Efficient Quantum Chemical Calculation of Structure Ensembles and Free Energies for Nonrigid Molecules

The application of quantum chemical, automatic multilevel modeling workflows for the determination of thermodynamic (e.g., conformation equilibria, partition coefficients, pK a values) and spectroscopic properties of relatively large, nonrigid molecules in solution is described. Key points are the computation of rather complete structure (conformer) ensembles with extremely fast but still reasonable GFN2-xTB or GFN-FF semiempirical methods in the CREST searching approach and subsequent refinement at a recently developed, accurate r(2)SCAN-3c DFT composite level.

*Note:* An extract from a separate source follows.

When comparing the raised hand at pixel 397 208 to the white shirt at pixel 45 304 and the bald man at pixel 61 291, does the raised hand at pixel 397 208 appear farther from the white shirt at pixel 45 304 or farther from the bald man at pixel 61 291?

Solvation effects are included in all steps by accurate continuum solvation models (ALPB, (D)COSMO-RS). Consistent inclusion of thermostatistical contributions in the framework of the modified rigid-rotor-harmonic-oscillator approximation (mRRHO) based on xTB/FF computed PES is also recommended.

Automated summary

The study demonstrates the use of quantum chemical and automatic multilevel modeling workflows for determining thermodynamic and spectroscopic properties of relatively large, nonrigid molecules in solution. Key aspects include generating structure ensembles with fast but reasonable methods and refining them at a high level of accuracy.